Los Angeles parece um pátio. As personagens conduzem numa cidade sem fim, certo, mas os locais onde param, as personagens que conhecem, e como conhecem, comprimem essa sensação de enormidade numa redoma de vidro: as situações, os problemas, as tensões giram à volta de Danny e Ray e isso afeta tudo em que tocam. Há sempre algo que tem uma consequência: “Queremos fazer comédias com personagens de que gostamos, queremos que elas vençam, sejam felizes, mesmo aquelas deploráveis. Numa comédia é suposto ríres-te, se não te ris, se calhar não é o teu tipo de comédia ou então é só uma comédia merdosa. Por vezes é só isso, é muito má. Mas não há nada mais difícil do que ver uma comédia falhada. É terrível. Mas pronto, todos achamos piada a diferentes coisas. Eu rio-me de coisas que não têm piada para outros e, claro, há um problema geracional e cultural: o que tem piada em Los Angeles pode não ter em Portugal.” Mesmo com séries como A Teoria do Big Bang Dharma & Greg ou Dois Homens e Meio no currículo, Lorre ainda sente que pode falhar.

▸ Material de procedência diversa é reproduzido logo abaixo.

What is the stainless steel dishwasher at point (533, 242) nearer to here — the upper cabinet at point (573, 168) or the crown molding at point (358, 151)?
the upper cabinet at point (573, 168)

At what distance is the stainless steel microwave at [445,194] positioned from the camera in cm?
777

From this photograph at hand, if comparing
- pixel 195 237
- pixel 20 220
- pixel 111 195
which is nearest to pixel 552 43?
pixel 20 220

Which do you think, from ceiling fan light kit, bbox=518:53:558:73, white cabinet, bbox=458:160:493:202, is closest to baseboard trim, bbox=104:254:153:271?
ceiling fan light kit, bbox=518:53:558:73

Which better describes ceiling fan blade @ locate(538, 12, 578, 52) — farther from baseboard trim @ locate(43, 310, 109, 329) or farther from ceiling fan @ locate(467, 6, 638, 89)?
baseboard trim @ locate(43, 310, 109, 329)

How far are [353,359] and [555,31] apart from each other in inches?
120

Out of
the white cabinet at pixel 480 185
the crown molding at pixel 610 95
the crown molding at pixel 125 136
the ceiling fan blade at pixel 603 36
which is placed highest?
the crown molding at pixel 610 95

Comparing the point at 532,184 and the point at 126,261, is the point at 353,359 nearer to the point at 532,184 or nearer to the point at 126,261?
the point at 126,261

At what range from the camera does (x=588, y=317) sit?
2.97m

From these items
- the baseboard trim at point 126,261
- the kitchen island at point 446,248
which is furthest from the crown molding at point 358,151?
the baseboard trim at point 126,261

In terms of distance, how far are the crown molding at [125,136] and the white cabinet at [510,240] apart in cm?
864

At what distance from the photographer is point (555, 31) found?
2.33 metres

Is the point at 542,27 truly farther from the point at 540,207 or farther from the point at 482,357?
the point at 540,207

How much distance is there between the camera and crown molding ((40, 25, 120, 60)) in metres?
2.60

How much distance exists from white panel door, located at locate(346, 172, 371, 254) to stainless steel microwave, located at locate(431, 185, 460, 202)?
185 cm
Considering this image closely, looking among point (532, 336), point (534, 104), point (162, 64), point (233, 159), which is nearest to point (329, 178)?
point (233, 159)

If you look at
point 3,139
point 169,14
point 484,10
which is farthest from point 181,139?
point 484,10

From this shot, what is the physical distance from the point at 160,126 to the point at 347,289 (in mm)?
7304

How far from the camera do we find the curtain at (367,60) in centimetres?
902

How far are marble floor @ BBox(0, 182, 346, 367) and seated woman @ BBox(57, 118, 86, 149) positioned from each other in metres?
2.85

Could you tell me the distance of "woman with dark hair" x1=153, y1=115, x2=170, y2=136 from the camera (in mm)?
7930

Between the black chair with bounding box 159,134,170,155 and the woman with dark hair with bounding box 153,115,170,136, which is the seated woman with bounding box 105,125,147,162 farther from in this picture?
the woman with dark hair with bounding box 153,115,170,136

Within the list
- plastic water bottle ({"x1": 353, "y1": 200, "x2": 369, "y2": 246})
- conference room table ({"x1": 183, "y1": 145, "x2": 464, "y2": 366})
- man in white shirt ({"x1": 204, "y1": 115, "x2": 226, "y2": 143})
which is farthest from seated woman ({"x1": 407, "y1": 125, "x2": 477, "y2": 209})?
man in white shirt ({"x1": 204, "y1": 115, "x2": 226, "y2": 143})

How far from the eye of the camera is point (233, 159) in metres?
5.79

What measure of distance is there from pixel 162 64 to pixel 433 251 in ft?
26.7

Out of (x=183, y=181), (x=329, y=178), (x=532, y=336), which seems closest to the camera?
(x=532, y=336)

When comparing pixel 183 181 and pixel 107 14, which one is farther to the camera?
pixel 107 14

E quando é que sabe que acerta? Voltamos à tal “tentativa/erro”. Lorre lembra-se do piloto de A Teoria do Big Bang: “Há uma altura em que o Jim Parsons [Sheldon] explica porque é que aquela cadeira é dele e porque é que se senta ali… é um monólogo de meia página, que foi filmado em frente do público. Quando estava a ver aquilo a acontecer percebi que algo de notável estava a acontecer. Era óbvio. Mas este sentido é uma coisa rara…” A primeira temporada de Bookie é composta por oito episódios, que estrearão ao ritmo de dois por semana. Os primeiros já estão disponíveis na HBO Max.